What you need to do:
Taking the line that contains "class: Mammalia" as the starting point, give again exactly every line up to and including the last line of the records below.

◇ ◇ ◇ ◇ ◇ ◇ ◇

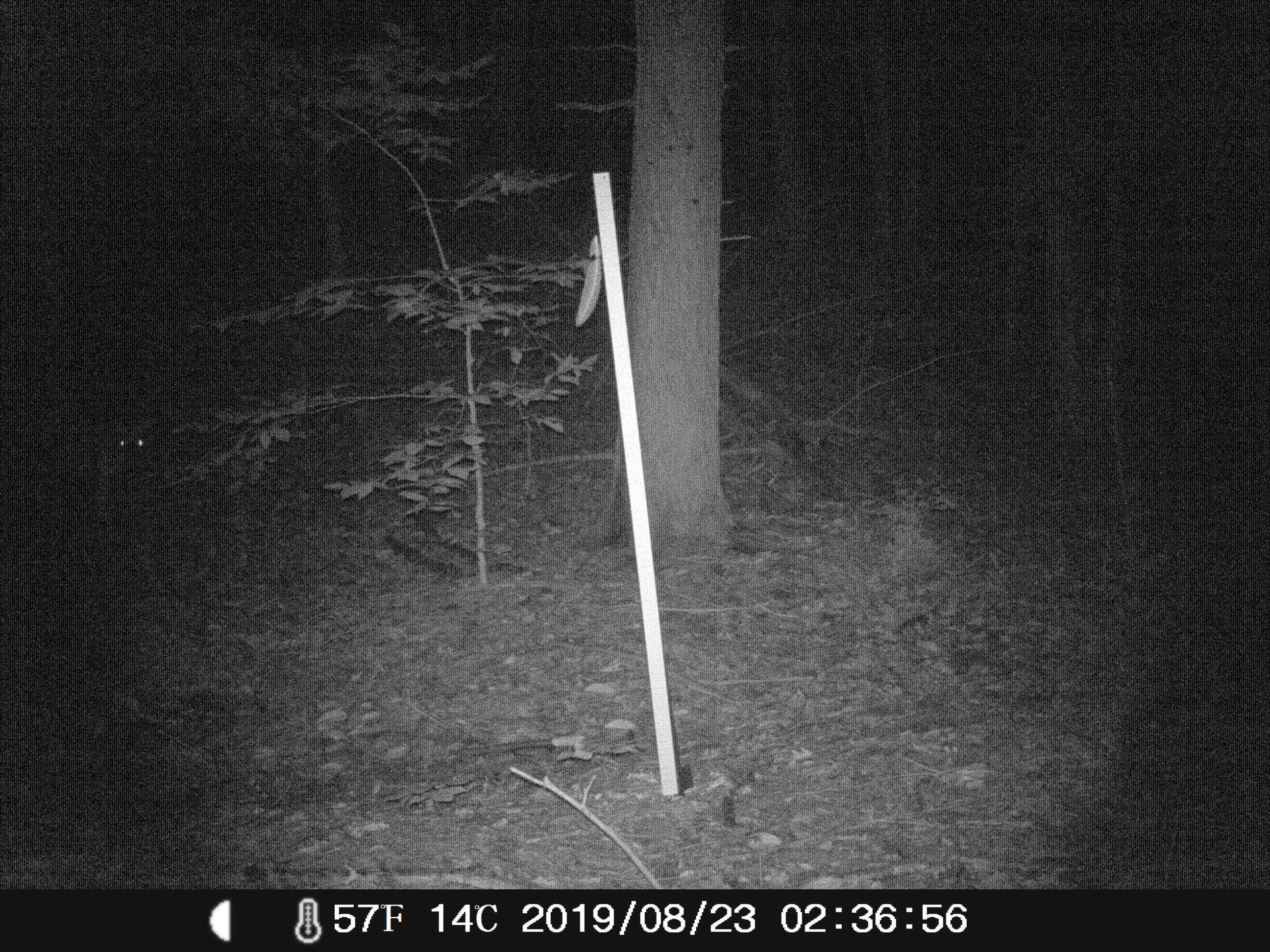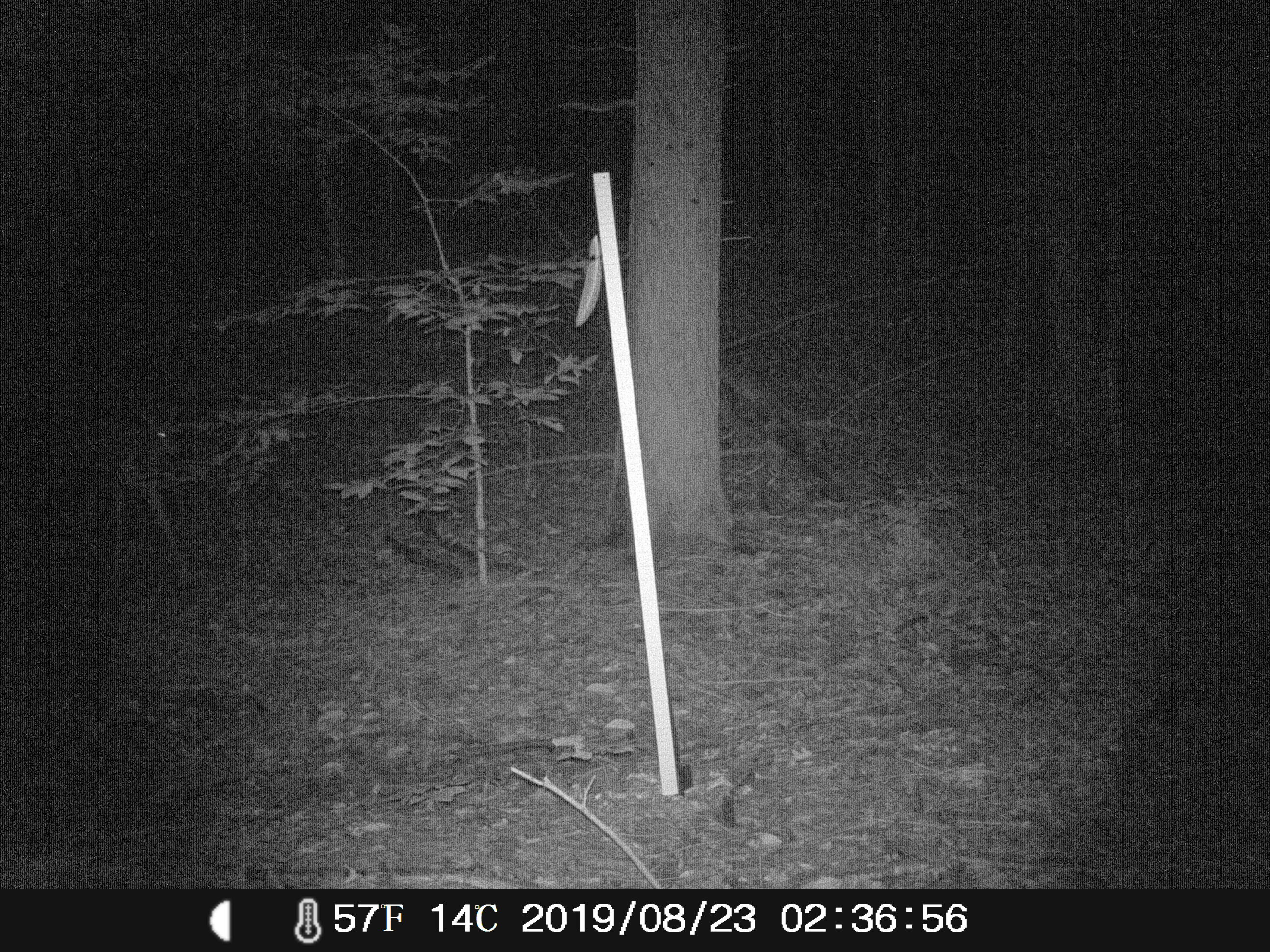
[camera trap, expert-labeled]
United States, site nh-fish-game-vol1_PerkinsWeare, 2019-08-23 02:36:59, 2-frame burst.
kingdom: Animalia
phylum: Chordata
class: Mammalia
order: Artiodactyla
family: Cervidae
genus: Odocoileus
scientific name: Odocoileus virginianus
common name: white-tailed deer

◇ ◇ ◇ ◇ ◇ ◇ ◇

Answer box:
class: Mammalia
order: Artiodactyla
family: Cervidae
genus: Odocoileus
scientific name: Odocoileus virginianus
common name: white-tailed deer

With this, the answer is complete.